2. What are the primary factors influencing pricing strategies for this drug?
Reimbursement landscape, market competition, patent protections, clinical efficacy, and policy shifts are key factors shaping pricing.

3. How might regulatory changes affect the market for this drug?
Regulatory policies favoring biosimilar substitution or value-based pricing models can accelerate price declines and alter market dynamics.

4. What markets offer the greatest growth potential for this drug?
Emerging markets with increased access to healthcare infrastructure and rising disease prevalence offer notable expansion opportunities.

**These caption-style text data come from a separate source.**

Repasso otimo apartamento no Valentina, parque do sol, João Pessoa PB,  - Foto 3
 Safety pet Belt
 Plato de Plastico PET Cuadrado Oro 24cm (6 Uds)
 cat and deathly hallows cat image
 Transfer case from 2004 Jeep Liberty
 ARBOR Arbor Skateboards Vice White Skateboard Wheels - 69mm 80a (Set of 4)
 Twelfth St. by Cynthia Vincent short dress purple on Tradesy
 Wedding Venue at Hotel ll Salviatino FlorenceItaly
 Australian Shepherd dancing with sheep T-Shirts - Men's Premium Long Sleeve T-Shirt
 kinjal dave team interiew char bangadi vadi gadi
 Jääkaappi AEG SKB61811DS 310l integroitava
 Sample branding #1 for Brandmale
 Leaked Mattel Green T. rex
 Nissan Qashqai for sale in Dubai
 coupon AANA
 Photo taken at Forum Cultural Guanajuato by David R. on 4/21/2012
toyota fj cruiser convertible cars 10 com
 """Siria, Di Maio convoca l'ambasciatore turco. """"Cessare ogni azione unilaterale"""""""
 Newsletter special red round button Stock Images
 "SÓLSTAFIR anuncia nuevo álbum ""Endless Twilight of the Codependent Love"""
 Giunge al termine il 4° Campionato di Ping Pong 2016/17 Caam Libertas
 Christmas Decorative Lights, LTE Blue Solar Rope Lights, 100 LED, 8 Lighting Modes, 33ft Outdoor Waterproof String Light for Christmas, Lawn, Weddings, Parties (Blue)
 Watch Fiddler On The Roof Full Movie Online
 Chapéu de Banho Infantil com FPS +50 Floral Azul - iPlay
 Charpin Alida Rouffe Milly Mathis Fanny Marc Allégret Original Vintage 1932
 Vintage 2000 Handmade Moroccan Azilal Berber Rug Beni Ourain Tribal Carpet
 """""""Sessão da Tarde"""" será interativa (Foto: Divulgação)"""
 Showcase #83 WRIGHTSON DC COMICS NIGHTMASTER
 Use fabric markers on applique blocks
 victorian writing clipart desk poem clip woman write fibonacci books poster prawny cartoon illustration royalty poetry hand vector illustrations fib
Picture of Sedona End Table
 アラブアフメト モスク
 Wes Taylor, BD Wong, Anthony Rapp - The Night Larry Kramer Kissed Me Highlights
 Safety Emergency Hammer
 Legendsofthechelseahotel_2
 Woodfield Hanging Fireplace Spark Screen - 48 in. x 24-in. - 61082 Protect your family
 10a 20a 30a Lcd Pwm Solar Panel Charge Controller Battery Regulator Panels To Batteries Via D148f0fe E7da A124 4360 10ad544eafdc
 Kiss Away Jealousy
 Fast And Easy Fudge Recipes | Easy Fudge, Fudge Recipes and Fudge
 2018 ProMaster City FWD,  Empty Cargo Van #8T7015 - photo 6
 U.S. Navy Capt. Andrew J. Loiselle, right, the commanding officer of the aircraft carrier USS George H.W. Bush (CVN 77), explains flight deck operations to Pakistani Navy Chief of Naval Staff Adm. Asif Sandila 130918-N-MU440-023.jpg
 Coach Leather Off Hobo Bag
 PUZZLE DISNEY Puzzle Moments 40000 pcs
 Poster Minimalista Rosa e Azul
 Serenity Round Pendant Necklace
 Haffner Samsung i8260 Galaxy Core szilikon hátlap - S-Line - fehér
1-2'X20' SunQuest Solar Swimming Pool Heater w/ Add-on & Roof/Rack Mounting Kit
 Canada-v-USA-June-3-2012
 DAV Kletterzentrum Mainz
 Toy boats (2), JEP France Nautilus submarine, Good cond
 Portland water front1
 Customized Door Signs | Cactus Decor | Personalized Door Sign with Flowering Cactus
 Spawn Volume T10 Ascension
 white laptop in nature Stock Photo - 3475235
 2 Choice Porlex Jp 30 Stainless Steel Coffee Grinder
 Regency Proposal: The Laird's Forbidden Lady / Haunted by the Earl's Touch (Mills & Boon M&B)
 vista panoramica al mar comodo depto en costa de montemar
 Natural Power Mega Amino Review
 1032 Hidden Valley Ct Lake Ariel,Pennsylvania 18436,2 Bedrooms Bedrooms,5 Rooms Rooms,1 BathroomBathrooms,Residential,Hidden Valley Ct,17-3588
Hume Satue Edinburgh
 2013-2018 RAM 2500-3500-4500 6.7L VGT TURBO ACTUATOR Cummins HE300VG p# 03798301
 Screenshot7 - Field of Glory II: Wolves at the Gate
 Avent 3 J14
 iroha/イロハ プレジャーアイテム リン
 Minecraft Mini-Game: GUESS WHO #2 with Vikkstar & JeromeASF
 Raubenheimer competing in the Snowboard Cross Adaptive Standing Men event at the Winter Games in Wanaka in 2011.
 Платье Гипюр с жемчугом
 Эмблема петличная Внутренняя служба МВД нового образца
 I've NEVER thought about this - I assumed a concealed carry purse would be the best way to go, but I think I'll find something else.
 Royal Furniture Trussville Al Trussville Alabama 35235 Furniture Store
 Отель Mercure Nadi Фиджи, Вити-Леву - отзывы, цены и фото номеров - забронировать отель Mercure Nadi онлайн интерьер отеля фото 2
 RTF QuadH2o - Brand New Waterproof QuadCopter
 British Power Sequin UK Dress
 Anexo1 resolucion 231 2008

5. What strategies can stakeholders adopt to maintain profitability amid price pressures?
Focusing on differentiated clinical value, early engagement with payers, expanding indications, and developing patient access programs are effective approaches.


References

[1] Global Market Insights. "Biopharmaceutical Market Size & Trends," 2022.
[2] IQVIA. "Healthcare Trends & Market Insights," 2023.
[3] U.S. Food and Drug Administration. "Drug Approvals and Regulatory Updates," 2022.
[4] Evaluate Pharma. "Forecasting Biologics and Biosimilars," 2023.